Create a variable to hold the column list and then reassign it in the select statement.
To get the column key use the object id of the object

Select @variable = @variable + coalesce(@variable + ‘,’,”) from sys.columns where object_id = object_id(‘tablename’)

We are using the fact that coalesce returns the first non null value here so that we get a ‘,’ for each of the subsequent field names but just the column name for the first field.
Much easier than using a cursor on sys.columns to get each field.

If you don’t use coalesce for the first item in the array, you will also need to initialise the variable before assigning it since null + anything = null

create table temptable(id int identity, scol1 char(30), scol2 char(30) 
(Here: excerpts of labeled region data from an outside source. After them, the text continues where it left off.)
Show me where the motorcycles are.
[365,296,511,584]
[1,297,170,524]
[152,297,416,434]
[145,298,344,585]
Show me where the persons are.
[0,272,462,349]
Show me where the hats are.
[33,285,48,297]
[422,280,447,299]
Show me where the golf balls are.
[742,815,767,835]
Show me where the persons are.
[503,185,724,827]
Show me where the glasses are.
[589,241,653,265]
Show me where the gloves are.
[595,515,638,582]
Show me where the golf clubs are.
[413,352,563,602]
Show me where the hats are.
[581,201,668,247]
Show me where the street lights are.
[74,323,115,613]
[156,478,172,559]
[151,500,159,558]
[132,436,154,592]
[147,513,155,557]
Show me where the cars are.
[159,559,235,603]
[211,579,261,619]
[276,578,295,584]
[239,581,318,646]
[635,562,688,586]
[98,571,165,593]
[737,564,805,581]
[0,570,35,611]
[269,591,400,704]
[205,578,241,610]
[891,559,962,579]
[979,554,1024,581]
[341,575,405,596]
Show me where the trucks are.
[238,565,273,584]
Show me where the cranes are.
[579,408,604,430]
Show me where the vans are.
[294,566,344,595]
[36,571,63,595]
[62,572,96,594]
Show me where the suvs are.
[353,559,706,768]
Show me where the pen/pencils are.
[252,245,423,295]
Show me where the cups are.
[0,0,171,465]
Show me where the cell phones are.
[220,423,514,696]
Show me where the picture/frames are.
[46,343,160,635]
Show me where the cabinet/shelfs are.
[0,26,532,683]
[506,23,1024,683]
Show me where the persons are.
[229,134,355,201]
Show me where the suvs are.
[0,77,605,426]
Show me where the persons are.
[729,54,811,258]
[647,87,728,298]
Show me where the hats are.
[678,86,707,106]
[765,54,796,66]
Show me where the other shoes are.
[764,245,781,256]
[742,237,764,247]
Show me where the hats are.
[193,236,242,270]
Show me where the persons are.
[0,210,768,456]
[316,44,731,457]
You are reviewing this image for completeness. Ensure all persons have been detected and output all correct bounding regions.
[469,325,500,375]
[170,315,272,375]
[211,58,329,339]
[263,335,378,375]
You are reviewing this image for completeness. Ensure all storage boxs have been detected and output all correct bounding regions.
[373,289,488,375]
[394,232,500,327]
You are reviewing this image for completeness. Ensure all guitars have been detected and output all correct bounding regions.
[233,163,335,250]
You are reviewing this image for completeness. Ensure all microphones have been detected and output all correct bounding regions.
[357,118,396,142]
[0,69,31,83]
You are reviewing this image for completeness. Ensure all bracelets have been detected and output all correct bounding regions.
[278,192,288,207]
Declare @myvar varchar(max);
select @myvar = coalesce(@myvar + ‘,’,”) from sys.columns where object_id = object_id(‘temptable’) order by column_id

select @myvar

Getting space used from tables – in one command

2000 only getting space used from tables

This isn’t a new tip – you may have seen many references to using sp_MSForEachTable and it’s partner sp_MSForEachDB – just put it into context with getting the data back out in a clean format by using insert .. exec


/* create a table to hold the results of the exec command */
create table #SpaceUsed (name nvarchar(129), rows char(11), reserved varchar(18),data varchar(18), index_Size varchar(18), unused varchar(18))
insert #SpaceUsed exec sp_msforeachTable 'sp_spaceused "?"'
--Run the script - then
select * from #SpaceUsed order by cast(rows as int) desc
--gives you the number of rows
select * from #SpaceUsed order by cast(left(reserved,len(reserved) - 3)as int) desc

–Gives you the data based on space used (including indexes)

Note that in SQL 2008 and subsequent versions – you can simply use the standard reports in the database e.g. right click on the database -> Reports ->Standard Reports->Disk Usage by Tables which can then be exported e.g. in excel by right clicking on the report -> Export -> Excel

I haven’t added that in as a SQL 2008 tip since most people already know about the custom reports – however, worth bearing in mind that compatability must be set to at least 90 for the custom reports to work!

Using BCP Format Files

Format files give a lot of the flexibility of DTS Transformations – you can skip columns, reorder the columns and do most of what you want.

They can also be used in conjunction with Bulk Insert to get the speed efficiency from Bulk Insert.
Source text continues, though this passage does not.